Records to use Block Start

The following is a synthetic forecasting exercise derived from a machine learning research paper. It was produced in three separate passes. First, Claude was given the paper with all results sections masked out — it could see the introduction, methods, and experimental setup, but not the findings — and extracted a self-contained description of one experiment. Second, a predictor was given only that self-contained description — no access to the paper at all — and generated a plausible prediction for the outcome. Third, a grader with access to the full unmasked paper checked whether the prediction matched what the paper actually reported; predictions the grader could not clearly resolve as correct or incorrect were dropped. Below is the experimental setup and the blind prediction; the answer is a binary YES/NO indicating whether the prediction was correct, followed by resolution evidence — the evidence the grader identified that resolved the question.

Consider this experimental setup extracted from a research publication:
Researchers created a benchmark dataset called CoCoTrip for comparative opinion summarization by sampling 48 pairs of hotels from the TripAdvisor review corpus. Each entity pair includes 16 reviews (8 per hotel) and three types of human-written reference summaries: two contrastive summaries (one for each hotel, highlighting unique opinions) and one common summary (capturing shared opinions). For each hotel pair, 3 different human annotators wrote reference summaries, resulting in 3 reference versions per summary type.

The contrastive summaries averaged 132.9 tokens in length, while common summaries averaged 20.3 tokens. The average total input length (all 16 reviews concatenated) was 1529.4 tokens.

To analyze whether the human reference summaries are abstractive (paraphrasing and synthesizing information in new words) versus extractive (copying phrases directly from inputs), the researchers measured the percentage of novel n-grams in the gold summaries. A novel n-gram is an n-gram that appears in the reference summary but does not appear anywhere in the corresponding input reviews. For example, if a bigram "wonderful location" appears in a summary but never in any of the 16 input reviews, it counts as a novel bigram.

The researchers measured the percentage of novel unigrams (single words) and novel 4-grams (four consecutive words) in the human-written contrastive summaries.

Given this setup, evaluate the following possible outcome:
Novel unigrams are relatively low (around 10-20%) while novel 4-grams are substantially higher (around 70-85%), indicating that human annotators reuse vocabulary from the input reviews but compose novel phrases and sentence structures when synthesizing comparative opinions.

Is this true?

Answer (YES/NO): NO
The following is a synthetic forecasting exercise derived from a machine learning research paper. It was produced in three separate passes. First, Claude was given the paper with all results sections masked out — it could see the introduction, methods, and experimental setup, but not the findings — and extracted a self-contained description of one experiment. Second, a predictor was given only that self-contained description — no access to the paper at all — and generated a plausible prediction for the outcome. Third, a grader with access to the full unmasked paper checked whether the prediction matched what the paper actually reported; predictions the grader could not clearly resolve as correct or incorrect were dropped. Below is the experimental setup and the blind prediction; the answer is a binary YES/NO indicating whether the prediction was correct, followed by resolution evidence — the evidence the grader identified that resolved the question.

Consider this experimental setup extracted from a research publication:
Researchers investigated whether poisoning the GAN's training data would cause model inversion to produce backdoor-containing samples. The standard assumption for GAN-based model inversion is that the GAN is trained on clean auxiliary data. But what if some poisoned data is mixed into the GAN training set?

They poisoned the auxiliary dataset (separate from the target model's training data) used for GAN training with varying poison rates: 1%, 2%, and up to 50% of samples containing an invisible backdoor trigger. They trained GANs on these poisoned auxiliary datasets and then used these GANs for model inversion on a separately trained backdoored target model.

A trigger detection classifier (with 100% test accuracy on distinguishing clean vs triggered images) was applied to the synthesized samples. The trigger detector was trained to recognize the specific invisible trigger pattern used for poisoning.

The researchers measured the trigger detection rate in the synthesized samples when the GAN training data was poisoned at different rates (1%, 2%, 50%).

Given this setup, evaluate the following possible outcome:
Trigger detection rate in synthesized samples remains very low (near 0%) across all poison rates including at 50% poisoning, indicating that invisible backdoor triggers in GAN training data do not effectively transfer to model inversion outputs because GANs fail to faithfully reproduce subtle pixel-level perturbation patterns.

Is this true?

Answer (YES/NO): YES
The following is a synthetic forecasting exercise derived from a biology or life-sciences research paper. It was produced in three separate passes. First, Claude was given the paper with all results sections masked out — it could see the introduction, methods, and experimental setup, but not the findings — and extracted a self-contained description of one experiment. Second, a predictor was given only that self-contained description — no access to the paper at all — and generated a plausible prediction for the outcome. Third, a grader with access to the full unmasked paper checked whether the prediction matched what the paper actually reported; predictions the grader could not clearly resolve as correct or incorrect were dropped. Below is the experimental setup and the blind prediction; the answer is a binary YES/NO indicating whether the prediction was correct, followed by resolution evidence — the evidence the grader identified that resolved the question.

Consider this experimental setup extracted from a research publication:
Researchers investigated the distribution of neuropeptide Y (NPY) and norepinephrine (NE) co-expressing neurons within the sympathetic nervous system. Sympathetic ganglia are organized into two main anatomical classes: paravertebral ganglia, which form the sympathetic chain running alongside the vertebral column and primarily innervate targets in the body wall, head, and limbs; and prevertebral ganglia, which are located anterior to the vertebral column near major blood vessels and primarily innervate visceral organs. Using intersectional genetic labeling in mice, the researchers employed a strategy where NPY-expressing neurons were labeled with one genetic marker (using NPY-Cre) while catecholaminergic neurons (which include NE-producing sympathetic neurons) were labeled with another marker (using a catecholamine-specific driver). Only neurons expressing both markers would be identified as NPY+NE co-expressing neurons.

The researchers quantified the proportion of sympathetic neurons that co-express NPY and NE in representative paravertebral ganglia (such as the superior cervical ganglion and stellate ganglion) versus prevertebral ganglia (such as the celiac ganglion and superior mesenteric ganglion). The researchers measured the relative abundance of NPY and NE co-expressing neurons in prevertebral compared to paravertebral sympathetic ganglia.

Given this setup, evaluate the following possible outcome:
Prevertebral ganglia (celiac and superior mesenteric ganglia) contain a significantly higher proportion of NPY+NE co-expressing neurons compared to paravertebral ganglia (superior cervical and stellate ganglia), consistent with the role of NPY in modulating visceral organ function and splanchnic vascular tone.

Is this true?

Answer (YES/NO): YES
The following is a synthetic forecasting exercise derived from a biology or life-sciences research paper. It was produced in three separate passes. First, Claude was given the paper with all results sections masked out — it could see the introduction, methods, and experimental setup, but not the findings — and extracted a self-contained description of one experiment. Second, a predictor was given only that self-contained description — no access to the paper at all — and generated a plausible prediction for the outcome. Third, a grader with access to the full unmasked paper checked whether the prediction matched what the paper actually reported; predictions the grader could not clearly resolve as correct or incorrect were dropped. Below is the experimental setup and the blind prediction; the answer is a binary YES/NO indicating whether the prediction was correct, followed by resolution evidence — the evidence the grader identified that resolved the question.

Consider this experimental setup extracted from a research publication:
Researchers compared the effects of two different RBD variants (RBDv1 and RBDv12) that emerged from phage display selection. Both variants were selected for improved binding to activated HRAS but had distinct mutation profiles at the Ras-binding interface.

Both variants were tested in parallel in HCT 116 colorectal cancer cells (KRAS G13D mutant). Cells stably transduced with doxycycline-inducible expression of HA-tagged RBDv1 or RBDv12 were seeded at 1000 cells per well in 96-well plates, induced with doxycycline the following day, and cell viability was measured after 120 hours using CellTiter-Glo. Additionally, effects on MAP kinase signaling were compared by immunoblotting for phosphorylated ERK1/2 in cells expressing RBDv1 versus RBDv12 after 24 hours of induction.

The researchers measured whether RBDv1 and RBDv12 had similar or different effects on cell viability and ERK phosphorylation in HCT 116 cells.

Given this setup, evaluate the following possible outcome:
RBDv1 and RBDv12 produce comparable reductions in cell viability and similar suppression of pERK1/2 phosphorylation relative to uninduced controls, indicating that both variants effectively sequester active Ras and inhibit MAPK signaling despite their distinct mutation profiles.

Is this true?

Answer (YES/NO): YES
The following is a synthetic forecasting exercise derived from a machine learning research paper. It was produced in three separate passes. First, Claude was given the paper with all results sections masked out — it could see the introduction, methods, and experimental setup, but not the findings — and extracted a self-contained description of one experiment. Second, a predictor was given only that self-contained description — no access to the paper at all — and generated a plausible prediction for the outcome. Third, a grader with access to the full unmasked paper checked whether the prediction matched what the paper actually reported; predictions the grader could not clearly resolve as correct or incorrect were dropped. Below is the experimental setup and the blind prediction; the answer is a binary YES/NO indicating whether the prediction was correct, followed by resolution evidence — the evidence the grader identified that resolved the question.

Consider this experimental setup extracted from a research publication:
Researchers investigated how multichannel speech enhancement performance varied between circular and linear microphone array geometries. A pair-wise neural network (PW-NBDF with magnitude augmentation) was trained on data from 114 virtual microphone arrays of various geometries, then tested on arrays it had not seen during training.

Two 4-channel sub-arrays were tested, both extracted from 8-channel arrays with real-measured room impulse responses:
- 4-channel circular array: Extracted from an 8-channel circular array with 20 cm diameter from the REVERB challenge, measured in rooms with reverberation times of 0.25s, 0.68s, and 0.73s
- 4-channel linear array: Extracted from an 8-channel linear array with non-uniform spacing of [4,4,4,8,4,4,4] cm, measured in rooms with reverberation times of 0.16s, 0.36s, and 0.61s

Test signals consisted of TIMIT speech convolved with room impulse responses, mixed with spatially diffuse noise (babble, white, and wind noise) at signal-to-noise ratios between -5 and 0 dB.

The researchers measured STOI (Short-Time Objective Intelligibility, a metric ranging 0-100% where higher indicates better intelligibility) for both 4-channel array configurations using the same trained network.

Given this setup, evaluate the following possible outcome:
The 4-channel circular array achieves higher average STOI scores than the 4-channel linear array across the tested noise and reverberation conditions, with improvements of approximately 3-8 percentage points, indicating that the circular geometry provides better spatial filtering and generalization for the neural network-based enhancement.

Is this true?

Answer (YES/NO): NO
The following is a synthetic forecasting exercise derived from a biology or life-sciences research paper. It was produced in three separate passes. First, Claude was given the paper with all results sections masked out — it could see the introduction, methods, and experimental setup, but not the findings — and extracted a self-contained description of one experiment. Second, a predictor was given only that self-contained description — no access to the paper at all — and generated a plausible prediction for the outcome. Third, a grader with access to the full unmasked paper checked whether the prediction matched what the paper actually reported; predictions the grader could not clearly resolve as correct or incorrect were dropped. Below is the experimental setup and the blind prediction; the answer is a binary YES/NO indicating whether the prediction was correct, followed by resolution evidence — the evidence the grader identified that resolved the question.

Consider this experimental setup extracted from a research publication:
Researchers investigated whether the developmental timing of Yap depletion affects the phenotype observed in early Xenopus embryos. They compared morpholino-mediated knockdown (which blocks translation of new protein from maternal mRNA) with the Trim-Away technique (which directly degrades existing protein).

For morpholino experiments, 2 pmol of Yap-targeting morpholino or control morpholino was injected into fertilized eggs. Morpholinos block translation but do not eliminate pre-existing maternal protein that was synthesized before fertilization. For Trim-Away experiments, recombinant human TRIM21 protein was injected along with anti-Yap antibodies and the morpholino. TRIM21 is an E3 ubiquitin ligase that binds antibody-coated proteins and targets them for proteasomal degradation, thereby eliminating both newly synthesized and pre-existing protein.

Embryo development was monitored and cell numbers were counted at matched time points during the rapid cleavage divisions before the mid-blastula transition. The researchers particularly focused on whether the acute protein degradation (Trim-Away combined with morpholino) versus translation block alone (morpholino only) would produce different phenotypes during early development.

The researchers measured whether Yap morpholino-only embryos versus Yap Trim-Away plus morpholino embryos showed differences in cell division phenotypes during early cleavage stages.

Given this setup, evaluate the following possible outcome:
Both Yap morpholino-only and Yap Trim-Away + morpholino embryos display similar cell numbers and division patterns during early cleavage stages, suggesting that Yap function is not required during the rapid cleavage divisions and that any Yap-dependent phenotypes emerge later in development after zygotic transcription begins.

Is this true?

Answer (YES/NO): NO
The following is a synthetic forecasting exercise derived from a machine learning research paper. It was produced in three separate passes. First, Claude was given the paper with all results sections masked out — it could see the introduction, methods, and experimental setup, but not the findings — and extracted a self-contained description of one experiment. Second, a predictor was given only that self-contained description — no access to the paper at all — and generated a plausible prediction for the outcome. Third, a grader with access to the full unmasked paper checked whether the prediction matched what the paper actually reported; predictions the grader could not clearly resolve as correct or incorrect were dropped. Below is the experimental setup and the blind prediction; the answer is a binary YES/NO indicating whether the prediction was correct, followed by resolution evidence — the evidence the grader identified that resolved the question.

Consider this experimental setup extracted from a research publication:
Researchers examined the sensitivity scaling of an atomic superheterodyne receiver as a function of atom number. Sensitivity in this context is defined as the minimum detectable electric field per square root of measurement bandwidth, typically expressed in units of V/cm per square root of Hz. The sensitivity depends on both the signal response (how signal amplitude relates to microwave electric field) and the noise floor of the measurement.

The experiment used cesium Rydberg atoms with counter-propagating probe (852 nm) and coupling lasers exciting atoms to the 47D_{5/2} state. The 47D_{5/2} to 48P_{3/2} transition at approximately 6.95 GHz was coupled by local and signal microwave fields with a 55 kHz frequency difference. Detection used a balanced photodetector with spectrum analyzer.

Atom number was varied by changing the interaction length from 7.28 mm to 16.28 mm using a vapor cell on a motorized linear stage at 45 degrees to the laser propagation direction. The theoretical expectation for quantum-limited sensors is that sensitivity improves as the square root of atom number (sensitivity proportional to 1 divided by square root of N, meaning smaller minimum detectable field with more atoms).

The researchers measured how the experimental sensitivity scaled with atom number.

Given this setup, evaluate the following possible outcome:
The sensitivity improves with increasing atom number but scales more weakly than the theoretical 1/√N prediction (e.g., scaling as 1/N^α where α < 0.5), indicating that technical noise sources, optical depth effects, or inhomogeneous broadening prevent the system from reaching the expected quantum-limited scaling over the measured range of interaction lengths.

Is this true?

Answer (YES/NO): NO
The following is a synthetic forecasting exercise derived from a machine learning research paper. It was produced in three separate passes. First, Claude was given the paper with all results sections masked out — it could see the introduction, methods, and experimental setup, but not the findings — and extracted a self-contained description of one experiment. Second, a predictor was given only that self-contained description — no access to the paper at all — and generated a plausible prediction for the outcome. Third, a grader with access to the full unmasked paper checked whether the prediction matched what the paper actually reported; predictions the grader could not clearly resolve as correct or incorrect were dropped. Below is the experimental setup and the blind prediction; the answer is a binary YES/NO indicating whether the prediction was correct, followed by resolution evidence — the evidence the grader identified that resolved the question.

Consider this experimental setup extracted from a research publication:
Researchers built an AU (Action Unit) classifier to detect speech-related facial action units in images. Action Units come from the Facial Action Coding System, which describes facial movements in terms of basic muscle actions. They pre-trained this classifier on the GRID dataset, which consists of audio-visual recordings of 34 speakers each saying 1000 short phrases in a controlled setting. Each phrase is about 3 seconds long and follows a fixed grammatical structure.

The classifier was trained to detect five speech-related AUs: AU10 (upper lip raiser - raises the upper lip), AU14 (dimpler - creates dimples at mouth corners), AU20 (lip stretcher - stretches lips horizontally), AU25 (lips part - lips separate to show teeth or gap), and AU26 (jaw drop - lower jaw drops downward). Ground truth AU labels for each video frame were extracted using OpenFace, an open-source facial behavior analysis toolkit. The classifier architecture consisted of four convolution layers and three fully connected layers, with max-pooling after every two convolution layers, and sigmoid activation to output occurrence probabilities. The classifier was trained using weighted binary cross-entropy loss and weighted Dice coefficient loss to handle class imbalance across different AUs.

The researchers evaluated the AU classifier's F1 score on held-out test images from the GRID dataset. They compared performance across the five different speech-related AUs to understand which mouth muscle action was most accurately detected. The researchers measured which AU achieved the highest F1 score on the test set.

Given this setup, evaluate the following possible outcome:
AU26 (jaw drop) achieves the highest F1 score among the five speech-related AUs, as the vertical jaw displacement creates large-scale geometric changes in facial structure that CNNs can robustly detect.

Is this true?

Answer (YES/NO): NO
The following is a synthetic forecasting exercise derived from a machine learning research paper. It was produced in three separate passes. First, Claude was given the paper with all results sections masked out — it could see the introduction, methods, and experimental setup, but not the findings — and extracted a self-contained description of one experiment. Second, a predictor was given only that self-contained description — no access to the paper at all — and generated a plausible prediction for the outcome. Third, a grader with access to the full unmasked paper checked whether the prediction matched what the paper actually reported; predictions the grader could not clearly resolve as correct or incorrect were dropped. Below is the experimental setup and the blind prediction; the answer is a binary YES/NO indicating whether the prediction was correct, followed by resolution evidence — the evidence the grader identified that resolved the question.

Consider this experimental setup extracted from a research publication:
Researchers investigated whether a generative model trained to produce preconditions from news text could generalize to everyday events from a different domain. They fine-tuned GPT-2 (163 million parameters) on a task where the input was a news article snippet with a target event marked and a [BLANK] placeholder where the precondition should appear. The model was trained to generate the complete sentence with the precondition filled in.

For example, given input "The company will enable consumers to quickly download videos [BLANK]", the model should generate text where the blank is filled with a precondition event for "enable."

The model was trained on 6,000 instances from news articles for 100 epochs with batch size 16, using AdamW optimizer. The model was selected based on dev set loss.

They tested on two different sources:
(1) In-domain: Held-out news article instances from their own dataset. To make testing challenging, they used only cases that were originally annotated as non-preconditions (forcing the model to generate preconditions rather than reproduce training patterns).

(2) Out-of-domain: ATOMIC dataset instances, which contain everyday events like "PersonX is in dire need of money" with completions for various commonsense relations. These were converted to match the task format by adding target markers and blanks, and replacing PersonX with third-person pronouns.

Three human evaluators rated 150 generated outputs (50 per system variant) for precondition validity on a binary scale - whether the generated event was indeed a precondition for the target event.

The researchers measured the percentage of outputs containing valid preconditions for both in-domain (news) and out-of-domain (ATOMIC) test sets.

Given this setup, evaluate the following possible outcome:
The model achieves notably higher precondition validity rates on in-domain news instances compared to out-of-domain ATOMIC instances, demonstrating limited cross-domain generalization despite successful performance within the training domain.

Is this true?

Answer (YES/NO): NO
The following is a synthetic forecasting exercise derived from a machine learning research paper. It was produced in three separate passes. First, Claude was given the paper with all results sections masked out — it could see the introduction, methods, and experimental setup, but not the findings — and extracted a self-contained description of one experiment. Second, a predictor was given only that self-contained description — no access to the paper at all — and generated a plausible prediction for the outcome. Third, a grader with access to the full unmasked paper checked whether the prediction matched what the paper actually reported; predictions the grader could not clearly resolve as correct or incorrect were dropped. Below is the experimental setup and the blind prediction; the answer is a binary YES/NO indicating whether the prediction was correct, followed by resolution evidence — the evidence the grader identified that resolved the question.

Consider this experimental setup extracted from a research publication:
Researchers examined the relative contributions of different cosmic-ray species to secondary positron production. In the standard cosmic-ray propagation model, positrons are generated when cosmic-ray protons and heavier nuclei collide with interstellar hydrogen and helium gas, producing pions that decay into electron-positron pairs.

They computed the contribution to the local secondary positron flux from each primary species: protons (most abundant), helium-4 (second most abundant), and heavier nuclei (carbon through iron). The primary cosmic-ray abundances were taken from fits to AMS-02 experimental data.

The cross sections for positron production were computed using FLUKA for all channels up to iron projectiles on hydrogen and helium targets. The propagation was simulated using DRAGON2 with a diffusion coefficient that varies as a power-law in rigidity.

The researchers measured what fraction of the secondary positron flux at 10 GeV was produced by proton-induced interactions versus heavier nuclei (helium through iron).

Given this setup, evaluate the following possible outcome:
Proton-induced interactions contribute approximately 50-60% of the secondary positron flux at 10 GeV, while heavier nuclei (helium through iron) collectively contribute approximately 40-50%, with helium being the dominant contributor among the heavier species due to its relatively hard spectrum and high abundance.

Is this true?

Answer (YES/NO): NO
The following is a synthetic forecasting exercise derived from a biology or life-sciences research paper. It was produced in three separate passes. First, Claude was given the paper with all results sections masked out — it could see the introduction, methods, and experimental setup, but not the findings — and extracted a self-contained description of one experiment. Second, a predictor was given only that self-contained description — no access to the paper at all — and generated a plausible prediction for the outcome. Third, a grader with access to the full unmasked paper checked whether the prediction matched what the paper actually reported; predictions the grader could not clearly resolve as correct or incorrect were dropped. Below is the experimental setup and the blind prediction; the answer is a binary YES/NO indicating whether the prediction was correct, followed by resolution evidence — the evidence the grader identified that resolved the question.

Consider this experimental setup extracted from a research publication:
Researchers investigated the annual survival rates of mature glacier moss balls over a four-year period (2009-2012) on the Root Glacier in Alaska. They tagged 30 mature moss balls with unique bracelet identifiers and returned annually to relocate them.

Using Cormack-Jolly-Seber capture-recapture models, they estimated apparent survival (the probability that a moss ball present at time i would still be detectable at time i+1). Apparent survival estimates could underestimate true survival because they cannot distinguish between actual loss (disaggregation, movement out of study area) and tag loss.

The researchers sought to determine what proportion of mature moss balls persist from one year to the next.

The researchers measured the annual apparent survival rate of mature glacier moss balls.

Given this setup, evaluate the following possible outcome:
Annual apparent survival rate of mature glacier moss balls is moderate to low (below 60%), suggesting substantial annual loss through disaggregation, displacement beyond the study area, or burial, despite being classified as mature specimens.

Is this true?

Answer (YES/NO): NO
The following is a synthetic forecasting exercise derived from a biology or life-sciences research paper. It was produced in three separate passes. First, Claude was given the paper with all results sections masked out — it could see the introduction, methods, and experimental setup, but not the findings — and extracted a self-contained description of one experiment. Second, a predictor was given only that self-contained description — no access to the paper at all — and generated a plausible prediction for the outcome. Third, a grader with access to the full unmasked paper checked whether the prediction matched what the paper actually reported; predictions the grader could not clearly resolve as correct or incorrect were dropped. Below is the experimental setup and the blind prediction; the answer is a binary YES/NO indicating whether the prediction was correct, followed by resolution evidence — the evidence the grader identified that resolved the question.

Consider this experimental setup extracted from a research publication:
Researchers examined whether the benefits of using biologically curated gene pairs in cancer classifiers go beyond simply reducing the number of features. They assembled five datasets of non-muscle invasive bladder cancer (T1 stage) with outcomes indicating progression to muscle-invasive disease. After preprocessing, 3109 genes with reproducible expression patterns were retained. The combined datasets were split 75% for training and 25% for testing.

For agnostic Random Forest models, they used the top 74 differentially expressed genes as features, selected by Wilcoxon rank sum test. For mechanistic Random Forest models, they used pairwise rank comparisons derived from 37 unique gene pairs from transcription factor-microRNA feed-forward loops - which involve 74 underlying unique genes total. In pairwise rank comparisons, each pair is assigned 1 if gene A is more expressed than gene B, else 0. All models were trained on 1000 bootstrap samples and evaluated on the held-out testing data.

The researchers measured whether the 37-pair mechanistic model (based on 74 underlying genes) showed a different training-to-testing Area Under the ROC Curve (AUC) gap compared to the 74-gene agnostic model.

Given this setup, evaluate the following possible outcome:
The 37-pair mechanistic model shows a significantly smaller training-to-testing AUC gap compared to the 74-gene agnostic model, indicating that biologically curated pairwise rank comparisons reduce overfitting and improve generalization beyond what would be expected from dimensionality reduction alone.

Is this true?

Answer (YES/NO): YES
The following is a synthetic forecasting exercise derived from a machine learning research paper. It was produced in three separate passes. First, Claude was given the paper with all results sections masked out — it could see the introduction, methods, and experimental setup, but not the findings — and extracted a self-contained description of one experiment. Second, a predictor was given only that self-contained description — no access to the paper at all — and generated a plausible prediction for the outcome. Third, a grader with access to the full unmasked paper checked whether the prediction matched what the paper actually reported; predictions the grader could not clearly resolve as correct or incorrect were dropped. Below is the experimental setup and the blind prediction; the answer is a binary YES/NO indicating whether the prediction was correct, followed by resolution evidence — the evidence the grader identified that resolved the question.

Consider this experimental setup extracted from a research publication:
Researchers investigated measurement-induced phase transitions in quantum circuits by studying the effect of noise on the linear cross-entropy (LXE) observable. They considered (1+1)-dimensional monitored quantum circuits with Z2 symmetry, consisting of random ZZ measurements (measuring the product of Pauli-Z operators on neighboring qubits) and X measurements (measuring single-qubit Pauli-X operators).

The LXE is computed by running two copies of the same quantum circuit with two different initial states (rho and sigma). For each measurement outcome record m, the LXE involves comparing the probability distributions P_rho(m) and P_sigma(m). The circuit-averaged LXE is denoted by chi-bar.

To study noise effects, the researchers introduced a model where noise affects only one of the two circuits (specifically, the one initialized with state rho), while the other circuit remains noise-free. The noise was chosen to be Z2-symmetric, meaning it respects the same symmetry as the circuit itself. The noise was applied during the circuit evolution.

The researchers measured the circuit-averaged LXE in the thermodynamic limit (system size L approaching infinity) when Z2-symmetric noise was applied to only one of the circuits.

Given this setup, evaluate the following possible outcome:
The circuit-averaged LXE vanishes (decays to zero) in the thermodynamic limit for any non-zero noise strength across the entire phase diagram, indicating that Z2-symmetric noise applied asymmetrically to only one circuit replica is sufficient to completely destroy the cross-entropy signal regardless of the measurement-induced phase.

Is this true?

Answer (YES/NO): YES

Records to use Block End

Go through the entries above and copy out every line that includes the word "events".

Researchers investigated whether a generative model trained to produce preconditions from news text could generalize to everyday events from a different domain. They fine-tuned GPT-2 (163 million parameters) on a task where the input was a news article snippet with a target event marked and a [BLANK] placeholder where the precondition should appear. The model was trained to generate the complete sentence with the precondition filled in.
(2) Out-of-domain: ATOMIC dataset instances, which contain everyday events like "PersonX is in dire need of money" with completions for various commonsense relations. These were converted to match the task format by adding target markers and blanks, and replacing PersonX with third-person pronouns.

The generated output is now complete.